Bars und Restaurants sind voll
Leben retten. Das wäre eigentlich nicht die Aufgabe eines jungen Internetaktivisten, sondern die des Staatschefs. Und genau das ist in Brasilien das Problem. Präsident Jair Bolsonaro bezeichnete Corona einst als «kleine Grippe». Obwohl er sich im vergangenen Jahr selbst mit dem Virus angesteckt hat, trägt er selten eine Schutzmaske und macht sich über Maskenträger lustig.
Es ist zu einem grossen Teil Bolsonaros Schuld, dass viele Menschen die Pandemie nicht so ernst nehmen, wie sie es müssten: An manchen Orten sind die Strände voll, ebenso Restaurants und Bars. Kaum jemand hält Abstand oder trägt eine Schutzmaske. Viele fahren in vollen Bussen und Metros zur Arbeit.
Bolsonaro und der Kaiman
Zuletzt hat sich Bolsonaro auch als Präsident der Impfgegner hervorgetan. Er hat selber wiederholt gesagt, er werde sich nicht impfen lassen. So warnte er die Bevölkerung vor dem Corona-Impfstoff, der von Biontech und Pfizer hergestellt wird und auch in der Schweiz zum Einsatz kommt. «Wenn du dich in einen Kaiman verwandelst, ist es dein Problem», sagte Bolsonaro bei einer Veranstaltung. Natürlich meinte der Rechtspopulist das nicht ernst. Aber ist eine Pandemie der Moment, in der ein Staatschef Impf-Witze erzählen sollte?

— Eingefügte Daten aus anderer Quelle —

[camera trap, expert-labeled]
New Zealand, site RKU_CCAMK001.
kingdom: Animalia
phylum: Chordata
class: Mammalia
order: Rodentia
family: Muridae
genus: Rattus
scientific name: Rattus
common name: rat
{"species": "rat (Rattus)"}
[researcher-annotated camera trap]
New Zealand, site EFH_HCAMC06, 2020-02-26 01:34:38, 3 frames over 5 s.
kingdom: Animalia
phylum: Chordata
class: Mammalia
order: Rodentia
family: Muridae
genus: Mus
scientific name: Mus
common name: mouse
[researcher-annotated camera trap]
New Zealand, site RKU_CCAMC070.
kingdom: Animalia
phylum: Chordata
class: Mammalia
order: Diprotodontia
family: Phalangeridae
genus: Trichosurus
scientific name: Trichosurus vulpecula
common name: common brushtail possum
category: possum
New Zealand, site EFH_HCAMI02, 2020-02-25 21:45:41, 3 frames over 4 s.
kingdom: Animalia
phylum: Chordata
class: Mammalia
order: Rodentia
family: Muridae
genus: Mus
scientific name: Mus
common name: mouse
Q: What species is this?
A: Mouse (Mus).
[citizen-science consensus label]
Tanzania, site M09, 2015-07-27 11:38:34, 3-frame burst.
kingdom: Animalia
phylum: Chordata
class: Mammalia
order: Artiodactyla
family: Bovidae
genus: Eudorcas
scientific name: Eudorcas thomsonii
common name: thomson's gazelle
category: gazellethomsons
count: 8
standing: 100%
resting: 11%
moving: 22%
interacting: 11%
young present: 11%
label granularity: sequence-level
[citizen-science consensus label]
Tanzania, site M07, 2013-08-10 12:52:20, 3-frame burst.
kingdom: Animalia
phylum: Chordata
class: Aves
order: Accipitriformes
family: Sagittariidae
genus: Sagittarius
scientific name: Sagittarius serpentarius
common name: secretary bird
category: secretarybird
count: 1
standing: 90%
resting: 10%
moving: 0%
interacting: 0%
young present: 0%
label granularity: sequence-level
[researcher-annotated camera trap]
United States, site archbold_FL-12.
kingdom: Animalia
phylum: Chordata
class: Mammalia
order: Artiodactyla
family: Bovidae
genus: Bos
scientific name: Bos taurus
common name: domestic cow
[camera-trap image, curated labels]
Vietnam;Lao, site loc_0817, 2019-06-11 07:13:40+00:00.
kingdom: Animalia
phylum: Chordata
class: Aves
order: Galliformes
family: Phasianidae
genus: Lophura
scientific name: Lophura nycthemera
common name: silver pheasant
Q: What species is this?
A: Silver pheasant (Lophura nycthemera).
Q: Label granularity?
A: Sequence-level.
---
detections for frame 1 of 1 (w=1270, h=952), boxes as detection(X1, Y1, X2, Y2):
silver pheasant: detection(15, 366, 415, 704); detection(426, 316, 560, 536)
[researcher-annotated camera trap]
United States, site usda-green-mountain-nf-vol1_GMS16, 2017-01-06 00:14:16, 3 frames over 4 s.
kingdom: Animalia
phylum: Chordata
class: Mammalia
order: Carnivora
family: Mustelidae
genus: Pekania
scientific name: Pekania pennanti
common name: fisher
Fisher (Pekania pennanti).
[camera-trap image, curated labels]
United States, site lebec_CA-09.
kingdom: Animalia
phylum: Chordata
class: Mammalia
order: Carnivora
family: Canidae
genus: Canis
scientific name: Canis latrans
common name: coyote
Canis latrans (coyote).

So ist es keine Überraschung, dass Brasilien im internationalen Impfwettrennen weit hinterherläuft. Die Regierung setzt auf das Vakzin von AstraZeneca und den chinesischen Impfstoff Coronavac. Noch sind diese aber nicht zugelassen. Gesundheitsminister Eduardo Pazuello kündigte gestern an, nächste Woche mit dem Impfen zu beginnen. Andere Länder in der Region sind bedeutend schneller: Mexiko, Chile, Costa Rica oder Argentinien haben bereits mit ihrem Impfprogramm begonnen.
«Botschafter von Covid-19»
Pedro ist angesichts der Situation zunehmend verzweifelt. Das Führungsversagen auf höchster Ebene sei verheerend. Jair Bolsonaro sei der «Botschafter von Covid-19» und die Situation «die Hölle». Es kann aber noch schlimmer kommen. Pedro befürchtet grosse Menschenansammlungen im Februar. Zwar ist der Karneval in Rio, an dem in normalen Jahren Millionen zusammen feiern, abgesagt. Aber wer weiss schon, ob sich alle daran halten werden. «Viele Menschen leben in einer Parallelwelt», sagt Pedro. Viele werden tanzen. Und viele werden sterben.